Rowan’s eyes narrowed, but Frederick was already turning toward the door, whistling as though he had not just stepped too near a wound.
“You cannot mean to keep us cooped up in here forever.”
Rowan looked up from his letter. The room was thick with the scent of ink and leather, but beneath it was the dark, clean warmth of him, a scent that settled in her lungs and made the simple act of standing before his desk feel like a transgression.
“Good morning to you as well, Duchess,” he said.
Emmeline clasped her hands before her and held his gaze. “It was good when it began. It has since suffered from confinement.”
His brow shifted. “Confinement?”
“Yes.”
“You live in a house with forty rooms, three gardens, an orchard, a stable, and a library.”
“And yet all of them belong to the same cage.”
Rowan’s face stilled.
His gray eyes held hers across the desk, unreadable and far too searching, and Emmeline felt her pulse begin its foolish climb. She had come here with a practical purpose. A simple one. She would ask to visit the village, insist if required, and leave before the room could become charged.

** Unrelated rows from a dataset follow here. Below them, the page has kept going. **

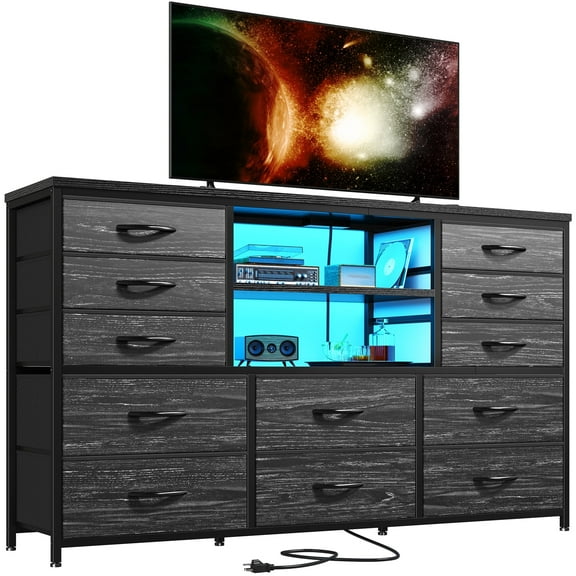 Romorgniz 55" Black Dresser TV Stand with 12 Fabric Drawers,LED Lights & Charging Station,Media Console for Bedroom,Living Room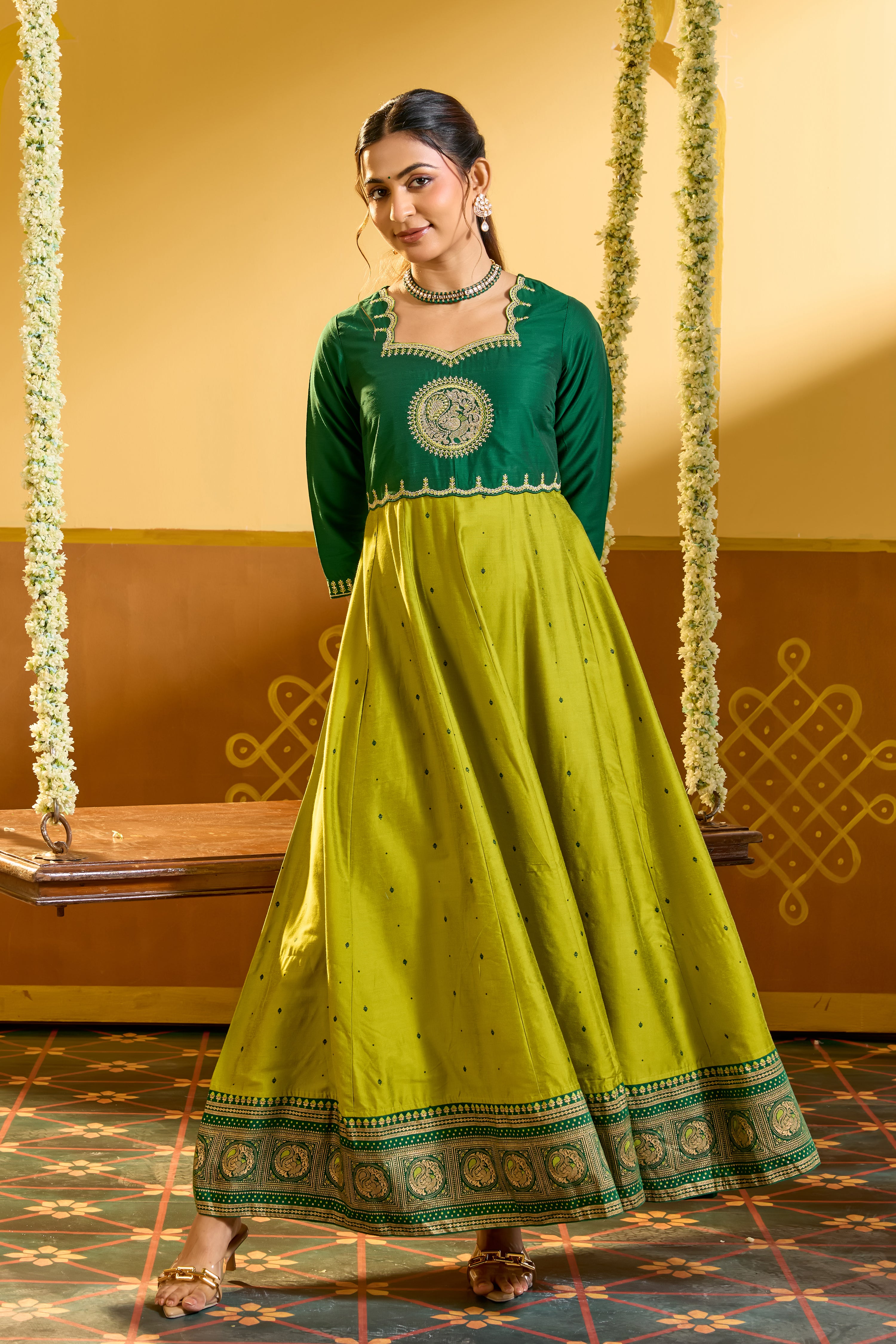 Peacock Embroidered & Printed Lime Green Anarkali
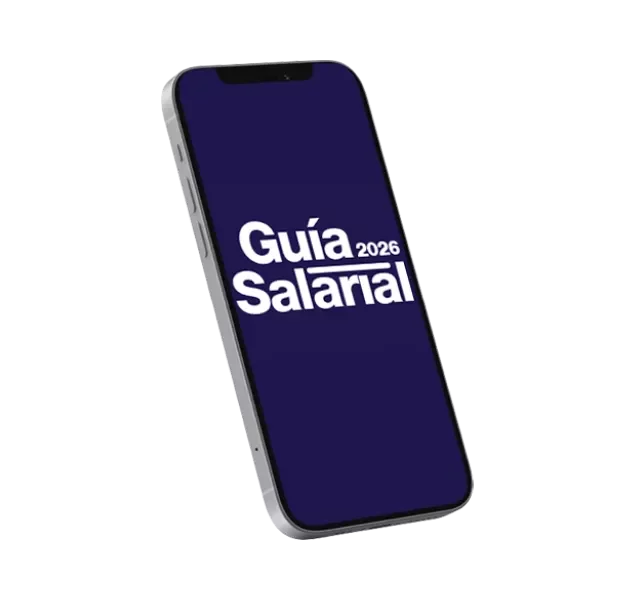 Mockup de teléfono con el título "Guía Salarial"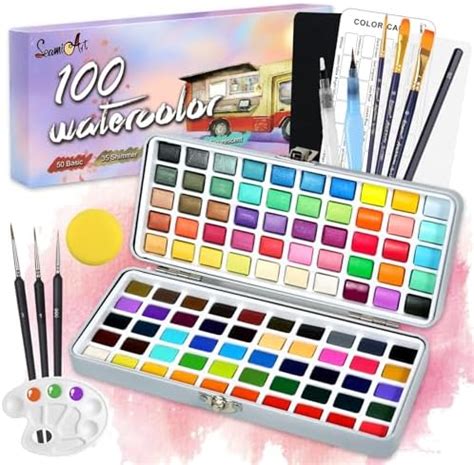 TAVADA Acuarelas Profesionales 100 Colores Set De Pinturas De Acuarela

But he was looking at her now, and her body reacted.
She remembered his nearness. The heat of his breath against her mouth. The low scrape of his voice when he had told her to be careful. She hated that the memory moved through her, warming her skin beneath her gown until even the lace at her wrists felt too tight.
Rowan set the letter aside, aligning its edge with the others on his desk before lifting his eyes to her. “You wish to go somewhere?”
Emmeline held her hands still at her waist, though her fingers wanted to twist together. “I wish to go into the village.”
“No.”
The refusal came so quickly that her lips parted. “No?”